Welcome to on Palmer's plate.

1/10/20242 min read

Writing from the Denver Central Market, my most-loved hub in this mess of a metropolis, massed with murals and surrounded by mountains, I welcome you to On Palmer’s Plate. Your being here won’t determine my being here—egotistical or humble, I’m not sure how that may read, but I am grateful for you, and I do mean that genuinely. I need only myself to sit and eat pastries and sip coffee and write. To watch butchers restore the lights in their low boys, the organization behind their glasses. But what added value something has when its appreciation is shared.

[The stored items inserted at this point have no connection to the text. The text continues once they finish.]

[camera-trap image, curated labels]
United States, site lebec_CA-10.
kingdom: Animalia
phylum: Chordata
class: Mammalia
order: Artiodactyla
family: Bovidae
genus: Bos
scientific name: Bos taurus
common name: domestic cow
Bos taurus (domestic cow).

I don’t need you to say yes, this is true, you are right, the fact of food is not to fill or fuel but to explore art. I know this within me, from somewhere that feels like my innate-most part, but it seems as though the art itself is strengthened when that fact is noticed by many. When everyone behind the kitchen and around the table believes yes, this is what is, this is the truest part of life.

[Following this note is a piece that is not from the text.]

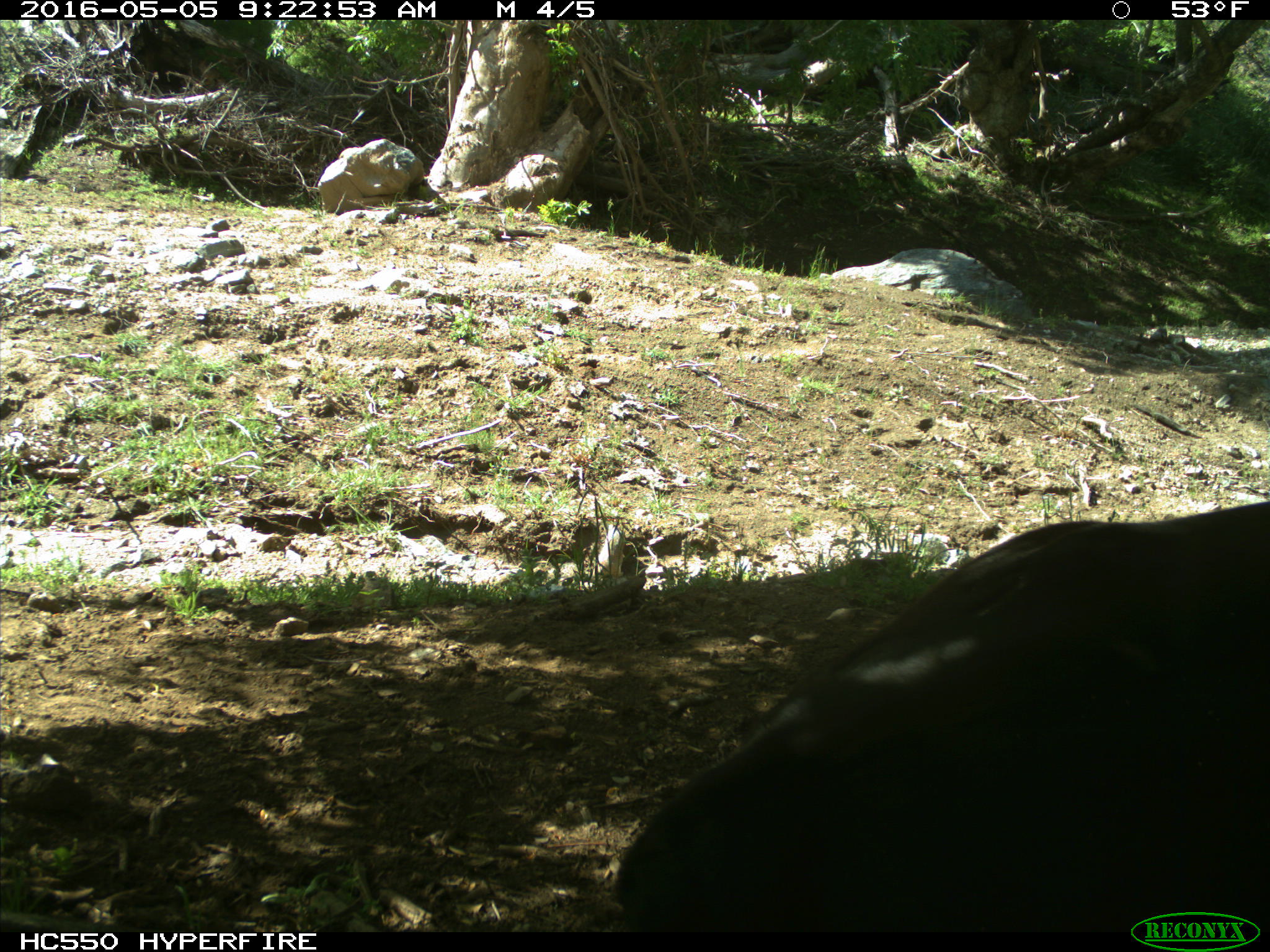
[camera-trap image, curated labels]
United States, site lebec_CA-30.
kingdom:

When I was growing up, our ‘plate,’ was a metaphor of sorts for the life we were living. What we had, metaphorically, ‘on our plate,’ described how we were getting by.

“You have a lot on your plate, P,” my mom would say to me.

Just when she could tell something was pressing a bit too heavy. Just when she noticed I needed a little love. Not in the form of a hug—that wasn’t always the way I wanted it, but in a look, in recognition of a full plate in front of an appetite that didn’t want a single bite.

Now, somewhere between growing and grown up, I go to the kitchen when my plate feels full. I cook—whatever I can, for however long I can. So, welcome to my plates and all that’s on them. What you see here are products of my other plate, my more figurative ‘life plate,’ so to speak.

My most recent serving’s been a position as a line-cook in an upscale, high-volume, fast-paced restaurant in Downtown Denver. That has filled myself and my plate in the most daunting and satisfying of ways. There’s nothing else like it.

More on that to come, but for now: to the artistry filling our plates.